Fair Value Assessment
Our comprehensive fair value assessment of Canadian Pacific Kansas City, utilizing 10 different valuation models including DDM Multi Stage, 5Y DCF Revenue Exit, and EV/EBITDA Multiples, estimates the company’s fair value at approximately $84 per share.
This suggests a potential upside of just around 1% from its current price, indicating that the stock is currently fairly valued. This assessment is slightly less bullish than the views of some Wall Street analysts, suggesting that CP’s stock may be approaching its fair value.
Options Market Sentiment
Analyzing options market sentiment provides additional insights into investor expectations. For CP, the -31,324 Netflow 30d Moving Sum indicates a moderate outflow of capital over the past 30 days, reflecting some selling pressure.

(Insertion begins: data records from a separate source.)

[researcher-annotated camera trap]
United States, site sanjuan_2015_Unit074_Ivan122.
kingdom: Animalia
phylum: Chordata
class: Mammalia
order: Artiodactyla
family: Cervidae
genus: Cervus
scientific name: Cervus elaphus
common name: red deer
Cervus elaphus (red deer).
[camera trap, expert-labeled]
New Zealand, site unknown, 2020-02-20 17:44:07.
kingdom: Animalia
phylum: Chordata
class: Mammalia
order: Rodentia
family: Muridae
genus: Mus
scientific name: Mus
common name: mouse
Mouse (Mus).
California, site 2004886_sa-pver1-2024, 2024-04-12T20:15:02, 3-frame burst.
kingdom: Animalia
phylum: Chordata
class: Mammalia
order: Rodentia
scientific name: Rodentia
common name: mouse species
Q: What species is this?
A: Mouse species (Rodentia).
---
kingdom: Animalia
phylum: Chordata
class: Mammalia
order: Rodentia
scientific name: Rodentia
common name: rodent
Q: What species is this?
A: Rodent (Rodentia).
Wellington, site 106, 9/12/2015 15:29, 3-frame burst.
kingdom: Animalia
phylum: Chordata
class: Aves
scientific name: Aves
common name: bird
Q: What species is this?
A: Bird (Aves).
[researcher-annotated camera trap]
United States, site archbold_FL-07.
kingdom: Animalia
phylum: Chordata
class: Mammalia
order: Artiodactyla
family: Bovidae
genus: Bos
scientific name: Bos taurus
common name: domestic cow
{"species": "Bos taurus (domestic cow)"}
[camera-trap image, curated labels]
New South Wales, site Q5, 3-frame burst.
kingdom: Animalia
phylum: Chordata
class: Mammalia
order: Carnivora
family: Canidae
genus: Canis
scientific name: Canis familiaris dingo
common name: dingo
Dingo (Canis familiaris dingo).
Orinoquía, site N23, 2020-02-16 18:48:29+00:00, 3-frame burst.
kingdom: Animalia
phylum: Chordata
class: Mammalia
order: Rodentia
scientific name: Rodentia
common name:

The “Mixed” predictions for August, September, and October suggest ongoing market uncertainty, with no clear direction for the stock. This points to potential volatility and price fluctuations in the near term.
Source: Visual Sectors
Conclusion: Hold for Now, Await Q3 Earnings
In summary, Canadian Pacific Kansas City is in a strong position, with solid operational performance and promising growth prospects. However, our fair value analysis indicates that the stock is currently fairly valued, and options market data reflects mixed sentiment over the coming months.
Given these factors, we recommend holding the stock until the next earnings report, expected on October 23, which should provide more clarity on the company’s outlook.